TASKS TO CARRY OUT:
1. In the discussion about the leaf photo below, what kind of zoom was the original image using?
2. Write out the part of the leaf photo discussion below between "That strategy is" and "of the world.", inclusive, swapping "strategy" for "approach".

TEXT FOR ANALYSIS:
Which basically says: I should be less curious because look here, I ended up believing the wrong thing.
The problem is not being curious, but drawing hasty conclusions and believing the wrong thing.
They should stay curious, let a lot of information in their head, but engage in critical thinking. Read the weird twitter thread purporting to show the weird bug and think: What if the twitter user is mistaken? Is it possible that the picture doesn't show what they think it shows? What other possible explanations there are? And so on and so on.
That strategy is much more widely applicable, more robust against even intentional deceptions and leads to ultimately better understanding of the world.
I think we bought into it because it looks plausible. In the original image[0], the boundary between the leaf and the person's face looks legitimately blended in a way that only AI auto-filling does. From that, it's not a leap to extrapolate that the leaf itself was auto-filled from the surroundings.
Yeah, it has that very distinct blurry mess look that you get with all the AI stuff that is always conveniently skipped over.
And frankly looking at the original picture again, focus is no excuse for that. Yes, there is a leaf, no, the AI whizbang still blurred it all to crap.
Original image was using digital zoom, so working at the limit (or beyond) what the sensor could provide. Image processing is just doing the best it can with very little input.
The blurriness and "oil painting effect" likely has more to do with aggressive noise reduction and the fact that small lenses usually aren't super sharp to begin with.
>but that couldn't more clearly be a leaf connected to a branch
Yes, the leaf itself is "clear" but what threw people off was the blurry and dark halo surrounding that leaf which looks like manipulation artifacts.
When you use Photoshop tools like healing brush, clone/stamp tool, or A.I. Content Aware Fill, you often get strange visual artifacts like that. Here's a quick example of erasing a person that leaves behind blurry artifacts:
https://www.youtube.com/watch?v=eC4TsTRTHiY&t=1m42s
> but what threw people off was the blurry and dark halo surrounding that leaf which looks like manipulation artifacts.
That halo is pretty clearly what's left of the subject's head after the phone has tried to get rid of it. It's difficult for me to understand how this wouldn't qualify as "replacing someone's head with a leaf". Sure, the leaf is there. But the head used to be there too, and in the photo it's been removed.
If it’s not clear to you, the original claim probably sets critical context. The first thread was spawned by the photographer claiming there were no leaves in the foreground, and that the post processing software had picked some random background content and used that in place of a human face.

INFORMATION SHOWN:
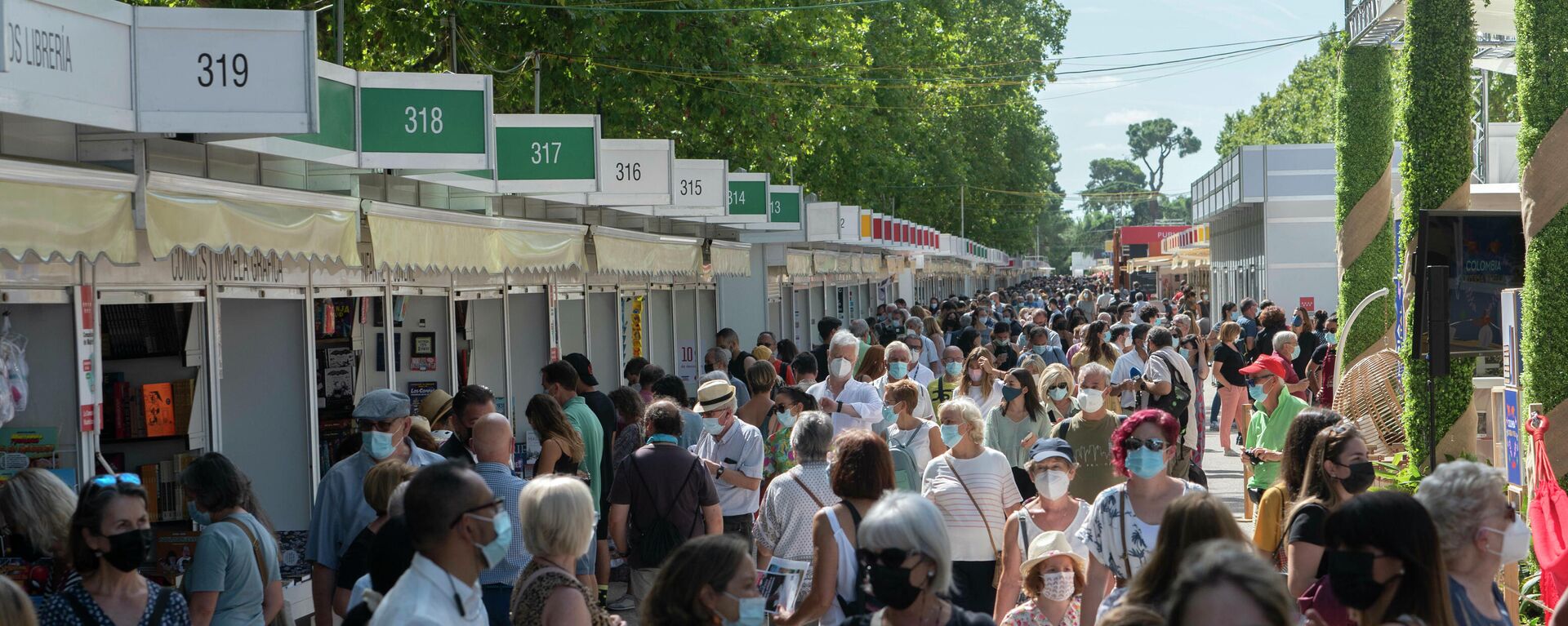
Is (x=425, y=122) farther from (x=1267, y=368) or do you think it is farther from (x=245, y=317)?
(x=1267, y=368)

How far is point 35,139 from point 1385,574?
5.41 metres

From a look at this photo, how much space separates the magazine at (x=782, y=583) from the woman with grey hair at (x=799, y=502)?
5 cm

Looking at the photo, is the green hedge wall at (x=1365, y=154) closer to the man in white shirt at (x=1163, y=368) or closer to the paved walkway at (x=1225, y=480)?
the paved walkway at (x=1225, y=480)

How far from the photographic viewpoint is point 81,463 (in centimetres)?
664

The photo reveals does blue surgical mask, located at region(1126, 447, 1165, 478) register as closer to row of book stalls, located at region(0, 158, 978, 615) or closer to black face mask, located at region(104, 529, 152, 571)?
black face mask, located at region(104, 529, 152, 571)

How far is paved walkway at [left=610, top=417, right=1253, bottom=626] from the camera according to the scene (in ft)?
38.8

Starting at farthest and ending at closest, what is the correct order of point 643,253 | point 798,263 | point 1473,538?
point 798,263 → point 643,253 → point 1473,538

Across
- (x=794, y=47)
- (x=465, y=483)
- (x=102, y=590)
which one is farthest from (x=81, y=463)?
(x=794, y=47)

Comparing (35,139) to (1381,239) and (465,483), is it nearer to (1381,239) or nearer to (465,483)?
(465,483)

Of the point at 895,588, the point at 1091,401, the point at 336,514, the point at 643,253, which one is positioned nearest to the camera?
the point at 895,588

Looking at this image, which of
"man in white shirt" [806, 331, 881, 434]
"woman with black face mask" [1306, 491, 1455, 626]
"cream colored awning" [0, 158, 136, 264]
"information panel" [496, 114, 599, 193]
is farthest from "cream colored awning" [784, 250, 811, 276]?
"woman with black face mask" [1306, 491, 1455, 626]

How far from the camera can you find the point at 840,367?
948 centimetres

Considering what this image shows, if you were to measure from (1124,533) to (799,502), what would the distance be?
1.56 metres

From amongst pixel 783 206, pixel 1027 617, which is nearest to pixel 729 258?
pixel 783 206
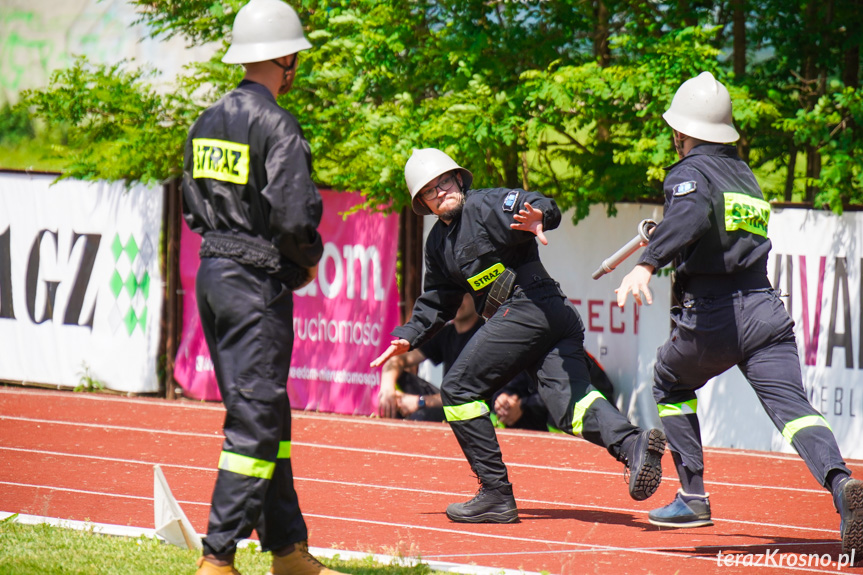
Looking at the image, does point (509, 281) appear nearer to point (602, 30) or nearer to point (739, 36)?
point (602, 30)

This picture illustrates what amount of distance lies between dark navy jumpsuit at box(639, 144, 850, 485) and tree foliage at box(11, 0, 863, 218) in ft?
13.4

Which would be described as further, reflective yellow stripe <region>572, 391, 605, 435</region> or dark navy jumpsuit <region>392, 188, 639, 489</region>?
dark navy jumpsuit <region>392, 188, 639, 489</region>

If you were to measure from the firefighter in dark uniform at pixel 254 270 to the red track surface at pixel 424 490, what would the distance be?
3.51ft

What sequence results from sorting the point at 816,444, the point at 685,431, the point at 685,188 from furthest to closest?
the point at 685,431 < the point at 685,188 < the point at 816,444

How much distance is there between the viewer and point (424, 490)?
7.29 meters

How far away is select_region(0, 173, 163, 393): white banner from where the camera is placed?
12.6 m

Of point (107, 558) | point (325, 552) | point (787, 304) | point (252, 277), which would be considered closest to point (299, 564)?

ANSWERS TO EACH TASK:
1. Digital zoom.

2.
That approach is much more widely applicable, more robust against even intentional deceptions and leads to ultimately better understanding of the world.